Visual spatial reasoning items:
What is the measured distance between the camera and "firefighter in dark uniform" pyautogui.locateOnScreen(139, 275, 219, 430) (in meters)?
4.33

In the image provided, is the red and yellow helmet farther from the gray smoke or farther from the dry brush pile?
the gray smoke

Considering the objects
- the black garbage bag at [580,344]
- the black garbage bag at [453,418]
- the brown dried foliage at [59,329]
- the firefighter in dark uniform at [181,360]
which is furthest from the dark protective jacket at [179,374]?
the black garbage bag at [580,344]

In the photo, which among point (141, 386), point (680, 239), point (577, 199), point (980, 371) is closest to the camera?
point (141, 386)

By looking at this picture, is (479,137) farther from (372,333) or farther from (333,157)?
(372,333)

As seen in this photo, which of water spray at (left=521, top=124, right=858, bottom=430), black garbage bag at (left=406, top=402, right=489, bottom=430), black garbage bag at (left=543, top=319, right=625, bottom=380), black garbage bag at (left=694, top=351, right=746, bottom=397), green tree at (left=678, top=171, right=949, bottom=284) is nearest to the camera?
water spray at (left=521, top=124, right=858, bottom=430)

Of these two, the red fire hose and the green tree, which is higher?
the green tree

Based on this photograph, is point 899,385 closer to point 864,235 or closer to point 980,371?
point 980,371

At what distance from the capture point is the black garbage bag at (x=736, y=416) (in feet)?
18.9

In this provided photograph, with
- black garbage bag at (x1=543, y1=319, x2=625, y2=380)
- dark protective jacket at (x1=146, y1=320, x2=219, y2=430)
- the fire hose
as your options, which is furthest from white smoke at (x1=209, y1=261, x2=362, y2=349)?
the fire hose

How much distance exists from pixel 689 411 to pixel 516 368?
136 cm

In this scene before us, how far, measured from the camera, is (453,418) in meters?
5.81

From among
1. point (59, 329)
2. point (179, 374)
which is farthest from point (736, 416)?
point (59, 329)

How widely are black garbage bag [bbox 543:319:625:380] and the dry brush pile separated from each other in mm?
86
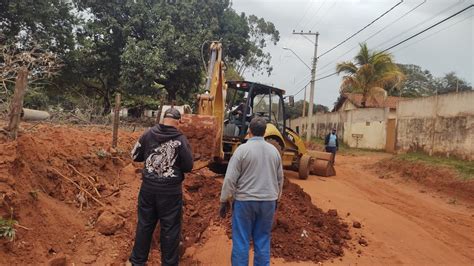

◆ **Stated exercise**
Pull out each line of the records above that contains the word "dark" and copy those lines in full.

◆ **Answer to the task**
What is the measured distance between the camera and "firefighter in dark uniform" pyautogui.locateOnScreen(139, 275, 219, 430) (in meters)?
- the firefighter in dark uniform at [181,360]
which is furthest from the dark protective jacket at [179,374]?
- dark protective jacket at (x1=146, y1=320, x2=219, y2=430)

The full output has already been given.